3 questions à Estelle Clareton
Culture

3 questions à Estelle Clareton

Pour sa plus récente création, la chorégraphe a puisé son inspiration dans l’œuvre de Dante et les gravures de Gustave Doré.

Dans Sous la nuit solitaire, la chorégraphe Estelle Clareton revisite L’enfer, sombre première partie du célèbre poème allégorique La divine comédie, de Dante. Inspirée par les gravures de Gustave Doré, qui a imagé l’œuvre du « père de la langue italienne » au XIXe siècle, la Canadienne d’origine française fouille le passé pour mieux s’interroger sur notre modernité.
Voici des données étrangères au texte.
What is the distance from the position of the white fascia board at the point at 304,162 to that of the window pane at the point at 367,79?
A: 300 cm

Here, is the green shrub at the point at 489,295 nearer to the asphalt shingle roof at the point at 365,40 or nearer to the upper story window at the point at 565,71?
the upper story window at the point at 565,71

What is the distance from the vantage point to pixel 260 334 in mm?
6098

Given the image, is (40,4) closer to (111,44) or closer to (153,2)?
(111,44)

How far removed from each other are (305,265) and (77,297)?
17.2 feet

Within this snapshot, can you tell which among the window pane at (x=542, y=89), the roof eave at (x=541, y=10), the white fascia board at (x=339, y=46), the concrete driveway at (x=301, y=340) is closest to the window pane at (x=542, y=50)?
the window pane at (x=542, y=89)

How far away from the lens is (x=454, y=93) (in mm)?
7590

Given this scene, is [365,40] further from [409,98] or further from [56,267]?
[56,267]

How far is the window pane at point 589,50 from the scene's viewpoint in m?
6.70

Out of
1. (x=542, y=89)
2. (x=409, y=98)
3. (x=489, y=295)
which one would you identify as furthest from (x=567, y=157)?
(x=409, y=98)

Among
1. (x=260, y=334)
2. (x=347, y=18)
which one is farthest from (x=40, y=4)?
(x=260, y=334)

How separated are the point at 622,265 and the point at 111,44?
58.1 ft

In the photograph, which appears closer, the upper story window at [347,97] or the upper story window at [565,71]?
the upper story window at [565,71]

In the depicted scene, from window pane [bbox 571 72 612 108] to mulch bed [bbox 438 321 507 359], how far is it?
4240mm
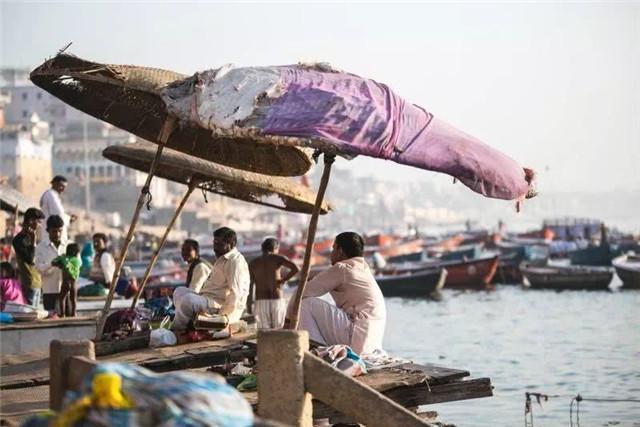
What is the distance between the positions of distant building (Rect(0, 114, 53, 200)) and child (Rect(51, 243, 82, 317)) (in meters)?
57.6

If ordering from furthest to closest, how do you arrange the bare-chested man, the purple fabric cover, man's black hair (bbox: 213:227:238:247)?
the bare-chested man, man's black hair (bbox: 213:227:238:247), the purple fabric cover

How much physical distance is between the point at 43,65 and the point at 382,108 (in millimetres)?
2841

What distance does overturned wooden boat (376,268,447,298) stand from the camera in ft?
128

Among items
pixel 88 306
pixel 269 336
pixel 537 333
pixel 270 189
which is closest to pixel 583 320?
pixel 537 333

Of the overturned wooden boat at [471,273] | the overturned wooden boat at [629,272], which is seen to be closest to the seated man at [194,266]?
the overturned wooden boat at [629,272]

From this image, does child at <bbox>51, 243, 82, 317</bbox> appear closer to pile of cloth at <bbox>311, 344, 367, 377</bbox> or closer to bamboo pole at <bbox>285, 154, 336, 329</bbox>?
bamboo pole at <bbox>285, 154, 336, 329</bbox>

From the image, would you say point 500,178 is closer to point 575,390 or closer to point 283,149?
point 283,149

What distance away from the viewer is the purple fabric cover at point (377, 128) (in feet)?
25.0

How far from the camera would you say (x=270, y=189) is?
11.5m

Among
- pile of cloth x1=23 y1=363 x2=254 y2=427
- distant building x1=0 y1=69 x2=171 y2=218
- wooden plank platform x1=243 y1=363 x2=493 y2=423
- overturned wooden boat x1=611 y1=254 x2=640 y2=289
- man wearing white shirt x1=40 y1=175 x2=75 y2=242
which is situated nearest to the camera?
pile of cloth x1=23 y1=363 x2=254 y2=427

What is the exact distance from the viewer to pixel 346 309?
8492 mm

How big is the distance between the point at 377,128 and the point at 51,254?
6.30m

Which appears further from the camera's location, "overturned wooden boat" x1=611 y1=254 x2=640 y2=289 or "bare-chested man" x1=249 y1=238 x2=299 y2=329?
"overturned wooden boat" x1=611 y1=254 x2=640 y2=289

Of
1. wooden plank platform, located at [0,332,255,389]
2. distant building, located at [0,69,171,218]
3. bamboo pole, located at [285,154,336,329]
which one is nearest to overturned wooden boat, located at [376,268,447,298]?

Pourquoi avoir choisi de réactualiser cette œuvre ?

C’est Olivier Kemeid, le metteur en scène, qui me l’a fait découvrir. D’emblée, les gravures de Gustave Doré ont interpellé mon instinct de chorégraphe par leur gestuelle et leur mouvement. Le défi a été d’en arriver à une forme intéressante, pas un compromis entre le théâtre et la danse. Au lieu de chercher à fusionner les deux modes d’expression, nous avons voulu les faire dialoguer.

Qu’est-ce que ce poème révèle sur notre époque ?

L’un des premiers trucs qui nous ont frappés, c’est cette fameuse barque qui sert à passer de la vie à la mort. Tout de suite, nous avons eu l’idée de l’appeler « la barque aux réfugiés », afin de faire écho à notre monde. Ensuite, il y a un moment où des centaures tirent des flèches sur des damnés, ce qui nous a rappelé une scène de notre enfer moderne : celle de l’attentat au Bataclan. Olivier et moi sommes très sensibles à l’actualité et, sans verser dans un récit trop lourd, nous avons voulu témoigner de notre époque sombre.

En quoi les univers du théâtre et de la danse sont-ils complémentaires dans votre travail ?

Le théâtre est au cœur de mon travail depuis mes débuts et il me permet de donner du sens à mes œuvres. En fait, je crois être moins abstraite que certains autres chorégraphes, car je cherche des réponses. La matière première reste le corps, mais le questionnement existentiel est important. À mon sens, cette recherche intellectuelle me rapproche du théâtre.

Au Théâtre de Quat’Sous du 15 novembre au 2 décembre.